Kalevala
This volume is a reissue of Eino Friberg’s translation of the Kalevala, the first major published work of secular poetry in Finnish. The Kalevala was originally compiled by Elias Lönnrot, who traveled through remote areas of Karelia, Finland, during the 1800s, transcribing poems recited by rural women and men, whom he compared to the Homeric bards of Greek antiquity and to the Icelandic bards whose poetry comprised the Edda. When Lönnrot first published these poems in 1835 under the title The Kalevala, or old Karelian Poems about Ancient Times of the Finnish People, it was a watershed moment in Finnish literature. The Kalevala exists in four major English translations and has been translated into over forty-seven languages. Among the English translations, two are by scholars (W.F. Kirby and Francis Peabody Magoun Jr.) and two are by poets (Keith Bosley and Friberg). Friberg’s is the first translation by a native speaker of Finnish and the only one by a blind poet.

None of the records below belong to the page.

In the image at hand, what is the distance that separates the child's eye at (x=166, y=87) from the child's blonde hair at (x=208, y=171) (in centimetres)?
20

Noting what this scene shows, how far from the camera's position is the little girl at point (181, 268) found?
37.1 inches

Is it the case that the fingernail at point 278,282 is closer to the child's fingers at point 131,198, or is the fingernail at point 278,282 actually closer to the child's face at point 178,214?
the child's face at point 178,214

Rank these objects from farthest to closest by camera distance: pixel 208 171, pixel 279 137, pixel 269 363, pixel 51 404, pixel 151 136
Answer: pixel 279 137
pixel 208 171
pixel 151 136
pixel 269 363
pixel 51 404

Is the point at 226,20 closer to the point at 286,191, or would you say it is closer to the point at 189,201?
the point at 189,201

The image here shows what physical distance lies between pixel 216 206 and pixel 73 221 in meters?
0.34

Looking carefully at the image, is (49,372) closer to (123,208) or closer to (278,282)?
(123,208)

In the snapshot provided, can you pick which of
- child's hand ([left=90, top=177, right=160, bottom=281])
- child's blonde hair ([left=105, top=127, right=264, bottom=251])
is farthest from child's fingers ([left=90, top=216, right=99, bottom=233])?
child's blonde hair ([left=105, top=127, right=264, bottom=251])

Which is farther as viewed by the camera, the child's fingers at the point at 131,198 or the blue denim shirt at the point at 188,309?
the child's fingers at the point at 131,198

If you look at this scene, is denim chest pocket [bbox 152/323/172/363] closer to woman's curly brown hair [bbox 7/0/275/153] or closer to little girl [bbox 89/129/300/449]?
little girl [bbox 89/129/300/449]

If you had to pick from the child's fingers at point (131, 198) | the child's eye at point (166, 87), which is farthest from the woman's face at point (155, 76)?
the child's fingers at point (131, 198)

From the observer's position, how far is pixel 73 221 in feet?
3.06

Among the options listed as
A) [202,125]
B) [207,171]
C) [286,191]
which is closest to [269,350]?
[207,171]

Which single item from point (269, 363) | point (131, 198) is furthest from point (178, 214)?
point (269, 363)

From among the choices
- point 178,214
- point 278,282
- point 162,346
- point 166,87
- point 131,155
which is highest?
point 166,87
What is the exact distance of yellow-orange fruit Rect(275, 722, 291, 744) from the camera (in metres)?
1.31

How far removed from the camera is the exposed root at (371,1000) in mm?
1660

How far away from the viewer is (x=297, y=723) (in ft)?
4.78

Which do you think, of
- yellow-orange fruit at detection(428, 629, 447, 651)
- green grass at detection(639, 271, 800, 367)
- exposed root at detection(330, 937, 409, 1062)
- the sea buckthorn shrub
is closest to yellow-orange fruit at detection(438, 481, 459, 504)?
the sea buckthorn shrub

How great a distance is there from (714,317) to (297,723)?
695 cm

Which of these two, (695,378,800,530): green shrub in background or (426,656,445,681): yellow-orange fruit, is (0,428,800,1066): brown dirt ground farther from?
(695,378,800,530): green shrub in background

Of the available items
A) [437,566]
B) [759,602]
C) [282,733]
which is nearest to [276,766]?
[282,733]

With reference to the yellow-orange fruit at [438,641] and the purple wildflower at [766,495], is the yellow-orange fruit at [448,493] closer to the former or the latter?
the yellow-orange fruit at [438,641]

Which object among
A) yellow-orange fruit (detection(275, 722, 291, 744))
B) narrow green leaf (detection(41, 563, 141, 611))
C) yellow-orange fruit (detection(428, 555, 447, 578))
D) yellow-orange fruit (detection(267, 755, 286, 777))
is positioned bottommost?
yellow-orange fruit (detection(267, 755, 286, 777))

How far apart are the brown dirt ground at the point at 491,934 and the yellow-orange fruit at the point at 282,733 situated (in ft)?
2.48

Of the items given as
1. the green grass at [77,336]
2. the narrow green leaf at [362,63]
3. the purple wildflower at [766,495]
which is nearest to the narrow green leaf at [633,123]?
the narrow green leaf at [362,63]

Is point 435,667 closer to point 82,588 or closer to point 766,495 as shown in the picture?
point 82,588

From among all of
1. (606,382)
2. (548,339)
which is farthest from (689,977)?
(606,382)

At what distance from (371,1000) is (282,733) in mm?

Friberg’s translation recreates some of the excitement that the 19th-century Finnish reader may have felt when first encountering this compilation of epic verse. As in many epics, the miracle of existence is a perpetual theme. When he is born after passing “thirty summers” in his mother’s womb, the demigod Väinämöinen is filled with yearning:
To behold the moon in heaven
And to wonder at the daylight,
Get to know the Great Bear’s grandeur
Or just to stare up at the stars.
A sense of wonder permeates every one of the fifty poems (called “runos”) in this epic tale of the adventures of four heroes interspersed with magic incantations and spells. The republication of this translation, which has been out of print for decades, will hopefully shine a light not just on the Finnish epic but also on Friberg’s extraordinary translational vision, which foregrounds the oral dimensions of the poem.